◆ **WHAT TO DO**
Give each entry back by retyping it exactly as written.

[Dataset entries]
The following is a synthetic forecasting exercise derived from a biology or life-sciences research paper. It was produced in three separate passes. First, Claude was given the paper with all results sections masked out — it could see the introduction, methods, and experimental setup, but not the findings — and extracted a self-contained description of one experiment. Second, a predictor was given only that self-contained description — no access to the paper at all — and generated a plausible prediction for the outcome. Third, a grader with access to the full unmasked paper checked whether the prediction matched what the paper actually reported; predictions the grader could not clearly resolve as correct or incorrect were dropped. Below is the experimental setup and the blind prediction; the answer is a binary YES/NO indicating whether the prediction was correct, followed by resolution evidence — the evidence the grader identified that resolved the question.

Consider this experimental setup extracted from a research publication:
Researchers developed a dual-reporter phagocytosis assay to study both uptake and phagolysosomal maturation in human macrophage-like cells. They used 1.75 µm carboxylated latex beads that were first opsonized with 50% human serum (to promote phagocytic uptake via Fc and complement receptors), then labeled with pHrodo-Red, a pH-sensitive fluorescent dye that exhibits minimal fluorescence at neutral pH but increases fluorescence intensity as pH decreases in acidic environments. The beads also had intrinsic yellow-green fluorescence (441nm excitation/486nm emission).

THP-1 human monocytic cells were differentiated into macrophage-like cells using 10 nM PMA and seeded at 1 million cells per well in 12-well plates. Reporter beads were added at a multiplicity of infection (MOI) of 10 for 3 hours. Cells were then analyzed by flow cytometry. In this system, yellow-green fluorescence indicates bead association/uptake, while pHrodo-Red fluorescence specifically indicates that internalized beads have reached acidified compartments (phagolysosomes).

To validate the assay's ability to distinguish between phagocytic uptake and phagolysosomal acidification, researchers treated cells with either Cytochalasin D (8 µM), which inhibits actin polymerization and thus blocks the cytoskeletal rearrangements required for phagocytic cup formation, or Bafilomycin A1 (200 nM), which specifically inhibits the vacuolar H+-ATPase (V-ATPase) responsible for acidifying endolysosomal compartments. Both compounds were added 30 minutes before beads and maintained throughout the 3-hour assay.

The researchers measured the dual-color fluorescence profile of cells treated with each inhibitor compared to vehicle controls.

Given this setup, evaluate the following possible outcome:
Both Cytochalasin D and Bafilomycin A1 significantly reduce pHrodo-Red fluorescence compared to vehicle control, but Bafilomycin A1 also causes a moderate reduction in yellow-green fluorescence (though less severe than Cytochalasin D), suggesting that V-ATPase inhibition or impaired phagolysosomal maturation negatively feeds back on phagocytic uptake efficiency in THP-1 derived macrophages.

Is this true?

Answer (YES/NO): NO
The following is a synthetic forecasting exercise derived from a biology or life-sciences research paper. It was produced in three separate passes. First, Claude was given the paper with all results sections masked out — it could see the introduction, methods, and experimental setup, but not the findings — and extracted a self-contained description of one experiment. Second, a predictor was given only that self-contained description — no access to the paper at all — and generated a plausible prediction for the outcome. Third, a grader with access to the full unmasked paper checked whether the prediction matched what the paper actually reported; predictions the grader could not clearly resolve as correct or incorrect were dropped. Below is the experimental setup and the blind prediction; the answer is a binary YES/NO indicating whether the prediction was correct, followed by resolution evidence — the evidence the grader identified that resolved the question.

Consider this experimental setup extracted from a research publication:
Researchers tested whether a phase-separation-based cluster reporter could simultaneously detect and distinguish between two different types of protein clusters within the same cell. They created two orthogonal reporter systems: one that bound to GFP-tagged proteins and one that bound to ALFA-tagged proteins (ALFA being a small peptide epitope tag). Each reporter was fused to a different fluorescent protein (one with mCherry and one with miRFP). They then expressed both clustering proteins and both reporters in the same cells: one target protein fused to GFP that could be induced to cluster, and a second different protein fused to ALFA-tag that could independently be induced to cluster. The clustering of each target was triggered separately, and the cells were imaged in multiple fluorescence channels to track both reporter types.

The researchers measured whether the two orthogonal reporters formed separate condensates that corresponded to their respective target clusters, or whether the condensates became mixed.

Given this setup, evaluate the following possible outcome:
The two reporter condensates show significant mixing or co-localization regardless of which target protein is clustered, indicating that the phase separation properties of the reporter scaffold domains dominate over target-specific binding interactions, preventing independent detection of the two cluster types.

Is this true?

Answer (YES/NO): NO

◆ **EXPECTED ANSWER**
The following is a synthetic forecasting exercise derived from a biology or life-sciences research paper. It was produced in three separate passes. First, Claude was given the paper with all results sections masked out — it could see the introduction, methods, and experimental setup, but not the findings — and extracted a self-contained description of one experiment. Second, a predictor was given only that self-contained description — no access to the paper at all — and generated a plausible prediction for the outcome. Third, a grader with access to the full unmasked paper checked whether the prediction matched what the paper actually reported; predictions the grader could not clearly resolve as correct or incorrect were dropped. Below is the experimental setup and the blind prediction; the answer is a binary YES/NO indicating whether the prediction was correct, followed by resolution evidence — the evidence the grader identified that resolved the question.

Consider this experimental setup extracted from a research publication:
Researchers developed a dual-reporter phagocytosis assay to study both uptake and phagolysosomal maturation in human macrophage-like cells. They used 1.75 µm carboxylated latex beads that were first opsonized with 50% human serum (to promote phagocytic uptake via Fc and complement receptors), then labeled with pHrodo-Red, a pH-sensitive fluorescent dye that exhibits minimal fluorescence at neutral pH but increases fluorescence intensity as pH decreases in acidic environments. The beads also had intrinsic yellow-green fluorescence (441nm excitation/486nm emission).

THP-1 human monocytic cells were differentiated into macrophage-like cells using 10 nM PMA and seeded at 1 million cells per well in 12-well plates. Reporter beads were added at a multiplicity of infection (MOI) of 10 for 3 hours. Cells were then analyzed by flow cytometry. In this system, yellow-green fluorescence indicates bead association/uptake, while pHrodo-Red fluorescence specifically indicates that internalized beads have reached acidified compartments (phagolysosomes).

To validate the assay's ability to distinguish between phagocytic uptake and phagolysosomal acidification, researchers treated cells with either Cytochalasin D (8 µM), which inhibits actin polymerization and thus blocks the cytoskeletal rearrangements required for phagocytic cup formation, or Bafilomycin A1 (200 nM), which specifically inhibits the vacuolar H+-ATPase (V-ATPase) responsible for acidifying endolysosomal compartments. Both compounds were added 30 minutes before beads and maintained throughout the 3-hour assay.

The researchers measured the dual-color fluorescence profile of cells treated with each inhibitor compared to vehicle controls.

Given this setup, evaluate the following possible outcome:
Both Cytochalasin D and Bafilomycin A1 significantly reduce pHrodo-Red fluorescence compared to vehicle control, but Bafilomycin A1 also causes a moderate reduction in yellow-green fluorescence (though less severe than Cytochalasin D), suggesting that V-ATPase inhibition or impaired phagolysosomal maturation negatively feeds back on phagocytic uptake efficiency in THP-1 derived macrophages.

Is this true?

Answer (YES/NO): NO
The following is a synthetic forecasting exercise derived from a biology or life-sciences research paper. It was produced in three separate passes. First, Claude was given the paper with all results sections masked out — it could see the introduction, methods, and experimental setup, but not the findings — and extracted a self-contained description of one experiment. Second, a predictor was given only that self-contained description — no access to the paper at all — and generated a plausible prediction for the outcome. Third, a grader with access to the full unmasked paper checked whether the prediction matched what the paper actually reported; predictions the grader could not clearly resolve as correct or incorrect were dropped. Below is the experimental setup and the blind prediction; the answer is a binary YES/NO indicating whether the prediction was correct, followed by resolution evidence — the evidence the grader identified that resolved the question.

Consider this experimental setup extracted from a research publication:
Researchers tested whether a phase-separation-based cluster reporter could simultaneously detect and distinguish between two different types of protein clusters within the same cell. They created two orthogonal reporter systems: one that bound to GFP-tagged proteins and one that bound to ALFA-tagged proteins (ALFA being a small peptide epitope tag). Each reporter was fused to a different fluorescent protein (one with mCherry and one with miRFP). They then expressed both clustering proteins and both reporters in the same cells: one target protein fused to GFP that could be induced to cluster, and a second different protein fused to ALFA-tag that could independently be induced to cluster. The clustering of each target was triggered separately, and the cells were imaged in multiple fluorescence channels to track both reporter types.

The researchers measured whether the two orthogonal reporters formed separate condensates that corresponded to their respective target clusters, or whether the condensates became mixed.

Given this setup, evaluate the following possible outcome:
The two reporter condensates show significant mixing or co-localization regardless of which target protein is clustered, indicating that the phase separation properties of the reporter scaffold domains dominate over target-specific binding interactions, preventing independent detection of the two cluster types.

Is this true?

Answer (YES/NO): NO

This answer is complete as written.